Billy Butler raised his average 40 points, from .228 to .268, by going eight for 13 in three games against the Angels. His output included three doubles, a home run and nine RBIs.
“I’ve been hitting the ball hard consistently for most of the season,” he said. “I had a bad week, week and a half there, but before that, I was hitting balls hard right at people. I’m just finding a few holes now.”
Butler had five RBIs in Monday’s opener before driving in two runs Tuesday and two more on Wednesday. It’s been nearly 10 years since a visiting player had multiple RBIs in each game of a series at Angel Stadium.
The last player to do it was Baltimore third baseman Tony Batista, who had a two-three-two burst from May 20-22, 2003.
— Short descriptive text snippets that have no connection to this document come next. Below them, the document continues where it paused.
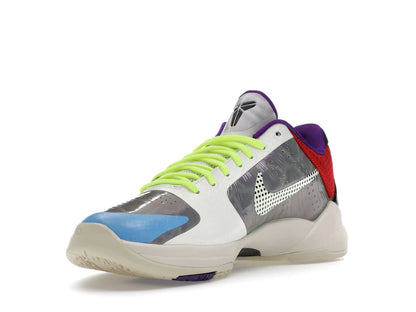 Nike Kobe 5 Protro PJ Tucker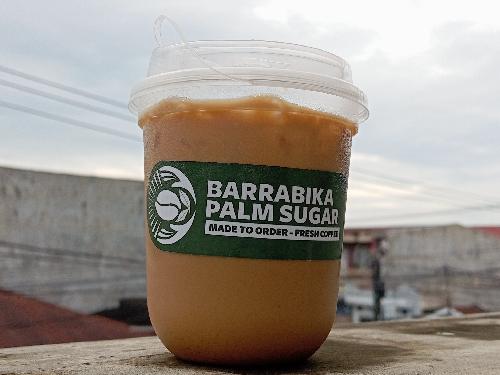 BARRABIKA COFFEE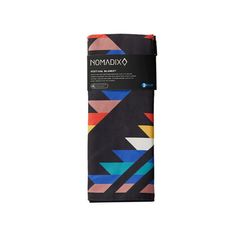 NOMADIX(ノマディクス) |[ノマディクス]FESTIVAL BLANKET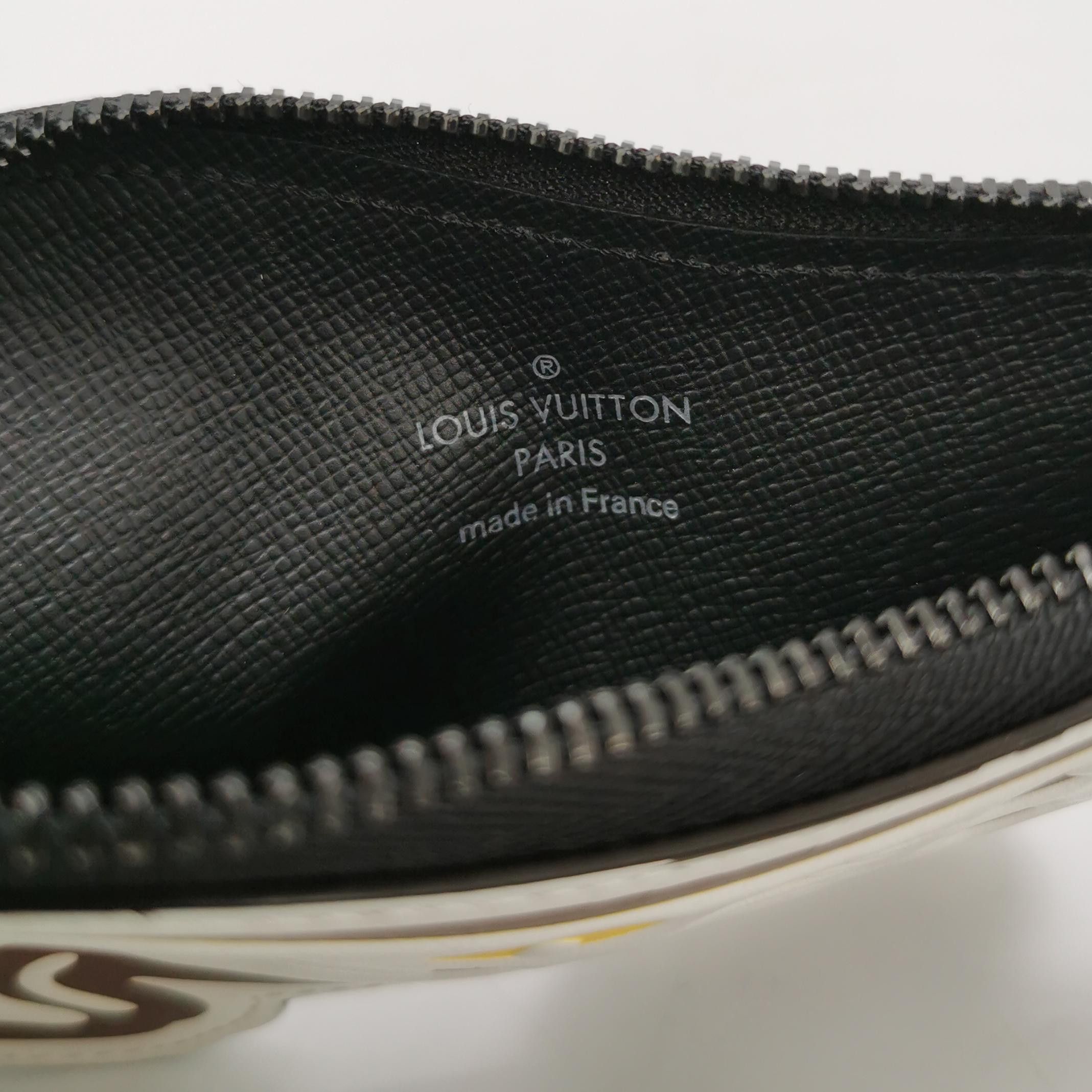 Louis Vuitton Louis Vuitton (LV) LV x NIGO co-branded polar bear-shaped l Size ONE SIZE - 3 Thumbnail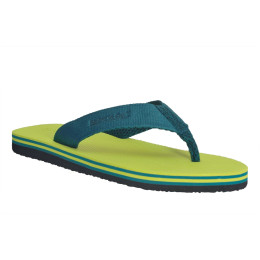 Herren Flip-Flops Regatta Rico grün BrKiw/PacfGr
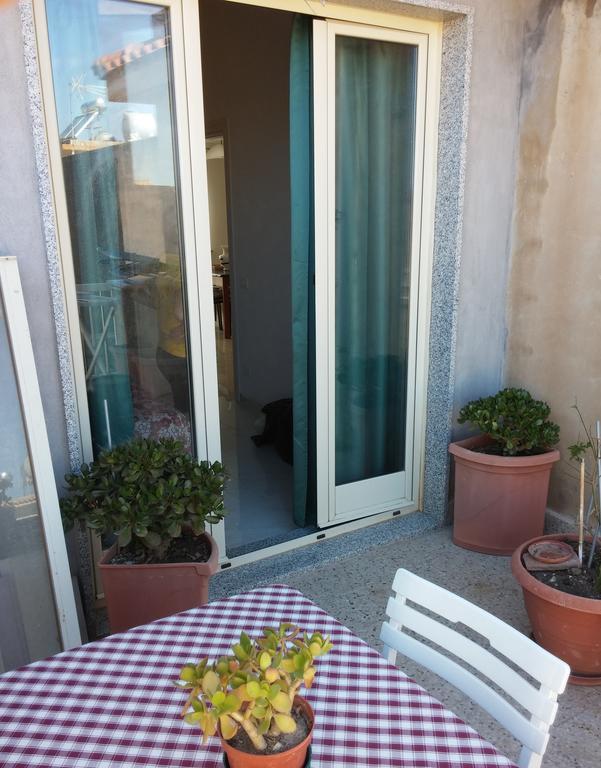 Casa Vacanze A Пакино Экстерьер фото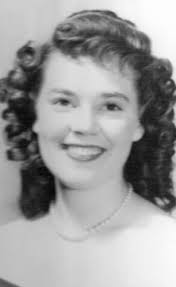 Stella Hampton Obituary (1930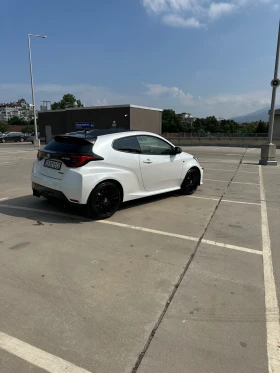 Обява за продажба на Toyota Yaris GR ~89 900 лв. - изображение 3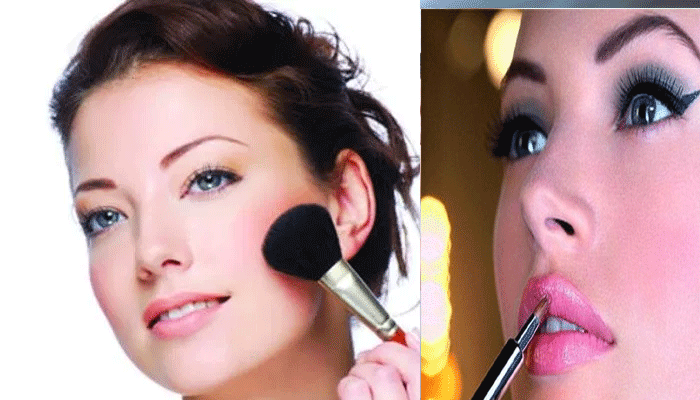 Monsoon makeup, these tips and tricks will save your makeup from getting spoiled in water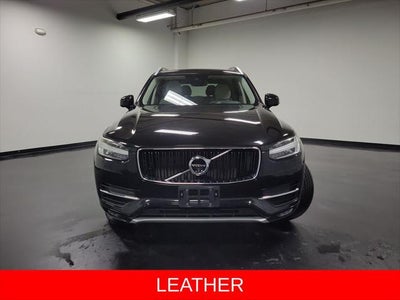 2017 Volvo XC90 T6 Momentum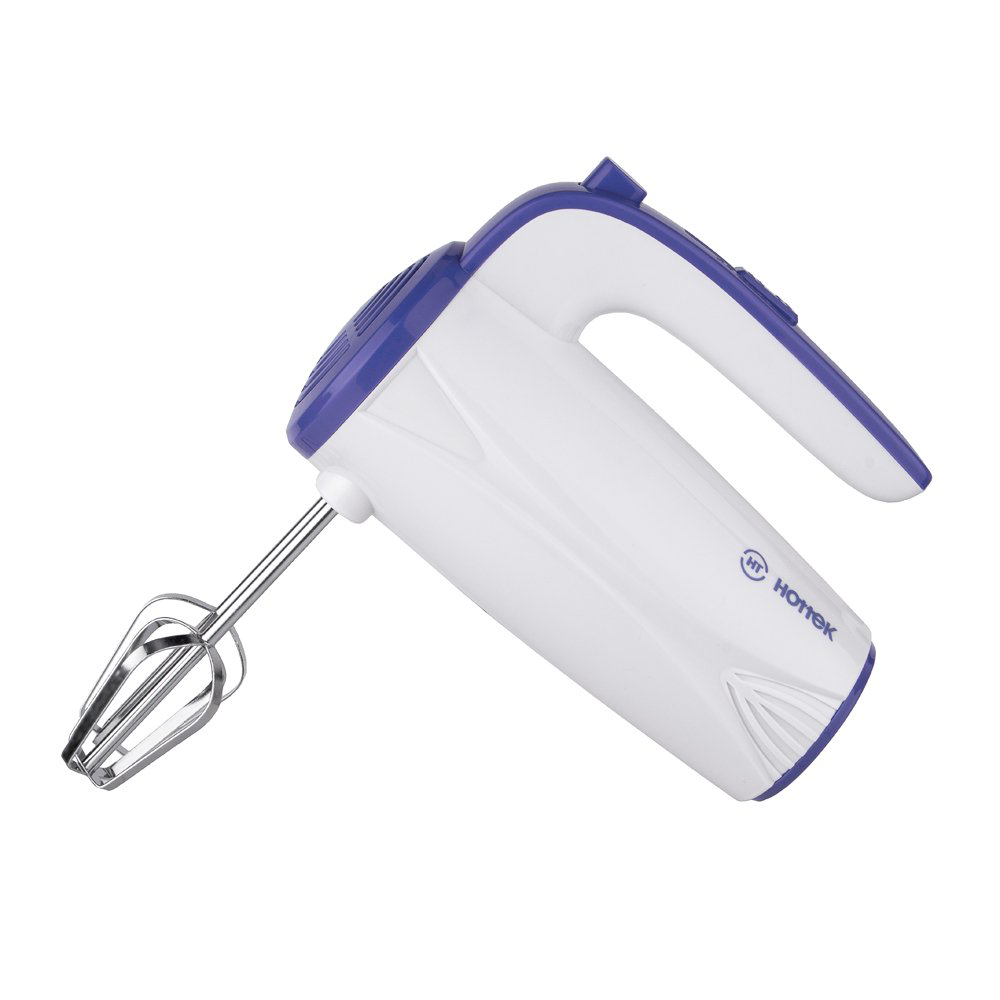 Миксер Hottek 963-101 фиолетовый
Left fielder Alex Gordon went three for four in Wednesday’s victory and now leads the majors with 19 multi-hit games.
Three players, all in the American League, had 18 multi-hit games prior to Thursday’s games: Detroit third baseman Miguel Cabrera, Baltimore third baseman Manny Machado and Boston second baseman Dustin Pedroia.
Gordon raised his overall average to .331 and is batting .429 (12 for 28) in seven games since shifting from first to third in the lineup.
The club’s two Tommy John rehab pitchers, Danny Duffy and Felipe Paulino, remain “on protocol” — trainer Nick Kenney’s term — at the organization’s year-round complex in Surprise, Ariz.
“That means,” Kenney said, “they’re doing what we expect them to do at this point.”
Duffy’s schedule called for a four-inning appearance, or 60-65 pitches, on Thursday in an extended spring training game. Paulino is slotted for two innings on Friday.
Kenney’s protocol also projects each pitcher to be conditioned for five or six innings on the one-year anniversary of their surgeries. That is June 13 for Duffy, and July 3 for Paulino.
Barring setbacks, each should be ready to begin their official minor-league rehab assignments at that point. Those assignments are limited to 30 days for pitchers.
It was 30 years ago Friday — May 17, 1983 — that Memphis, Tenn., real estate developer Avron Fogelman purchased 49 percent of the Royals from then sole-owner Ewing Kauffman.
Fogelman would later purchase an additional 1 percent of the club and become a full co-owner before business setbacks forced him to sell it all back to Kauffman in 1991.